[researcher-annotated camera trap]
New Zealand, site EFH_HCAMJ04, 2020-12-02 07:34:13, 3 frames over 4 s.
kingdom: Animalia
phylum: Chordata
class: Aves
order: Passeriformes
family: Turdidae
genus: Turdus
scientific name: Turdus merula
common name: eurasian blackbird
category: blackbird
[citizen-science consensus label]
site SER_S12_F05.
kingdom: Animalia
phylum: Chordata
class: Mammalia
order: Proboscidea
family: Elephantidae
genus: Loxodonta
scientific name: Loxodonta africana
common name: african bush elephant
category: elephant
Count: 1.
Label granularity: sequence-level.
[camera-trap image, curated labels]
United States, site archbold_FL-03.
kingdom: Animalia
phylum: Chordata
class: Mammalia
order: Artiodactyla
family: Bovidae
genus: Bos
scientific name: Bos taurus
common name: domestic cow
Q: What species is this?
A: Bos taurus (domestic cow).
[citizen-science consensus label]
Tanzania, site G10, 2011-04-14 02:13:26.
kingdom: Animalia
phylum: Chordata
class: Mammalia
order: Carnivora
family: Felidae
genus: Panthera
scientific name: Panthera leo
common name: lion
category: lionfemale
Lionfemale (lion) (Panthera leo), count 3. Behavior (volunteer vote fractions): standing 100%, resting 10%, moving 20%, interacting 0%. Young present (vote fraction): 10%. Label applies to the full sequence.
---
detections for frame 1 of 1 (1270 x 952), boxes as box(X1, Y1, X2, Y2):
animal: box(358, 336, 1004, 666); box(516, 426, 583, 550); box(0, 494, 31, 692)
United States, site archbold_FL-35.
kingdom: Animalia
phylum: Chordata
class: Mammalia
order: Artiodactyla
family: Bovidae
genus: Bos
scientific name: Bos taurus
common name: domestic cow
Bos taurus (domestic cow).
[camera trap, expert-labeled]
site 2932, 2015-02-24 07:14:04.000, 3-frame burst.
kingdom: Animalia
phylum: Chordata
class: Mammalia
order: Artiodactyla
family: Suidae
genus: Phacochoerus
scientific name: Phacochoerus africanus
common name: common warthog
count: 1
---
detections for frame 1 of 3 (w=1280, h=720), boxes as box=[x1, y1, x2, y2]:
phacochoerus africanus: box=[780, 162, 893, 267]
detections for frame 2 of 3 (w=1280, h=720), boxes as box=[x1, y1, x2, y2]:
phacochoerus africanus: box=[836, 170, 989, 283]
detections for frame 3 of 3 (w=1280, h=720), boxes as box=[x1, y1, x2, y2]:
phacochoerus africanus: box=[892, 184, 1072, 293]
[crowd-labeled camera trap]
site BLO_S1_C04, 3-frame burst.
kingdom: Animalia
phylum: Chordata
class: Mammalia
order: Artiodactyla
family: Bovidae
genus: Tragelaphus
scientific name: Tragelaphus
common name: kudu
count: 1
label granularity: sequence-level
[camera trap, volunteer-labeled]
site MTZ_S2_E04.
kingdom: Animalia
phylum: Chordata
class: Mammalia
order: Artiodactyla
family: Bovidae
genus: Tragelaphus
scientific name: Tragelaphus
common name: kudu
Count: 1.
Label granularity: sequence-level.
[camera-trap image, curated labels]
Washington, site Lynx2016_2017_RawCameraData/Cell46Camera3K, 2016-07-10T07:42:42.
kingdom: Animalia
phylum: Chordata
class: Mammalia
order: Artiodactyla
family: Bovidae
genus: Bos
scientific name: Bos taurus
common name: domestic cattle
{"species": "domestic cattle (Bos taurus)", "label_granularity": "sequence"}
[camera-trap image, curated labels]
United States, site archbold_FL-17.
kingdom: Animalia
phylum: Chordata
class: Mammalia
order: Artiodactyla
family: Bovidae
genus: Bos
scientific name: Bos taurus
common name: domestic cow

*-*-*

## TRY IT
From the material above, copy every line that has the word "species" in it.

## OUTPUT OF THE EXERCISE
Q: What species is this?
{"species": "domestic cattle (Bos taurus)", "label_granularity": "sequence"}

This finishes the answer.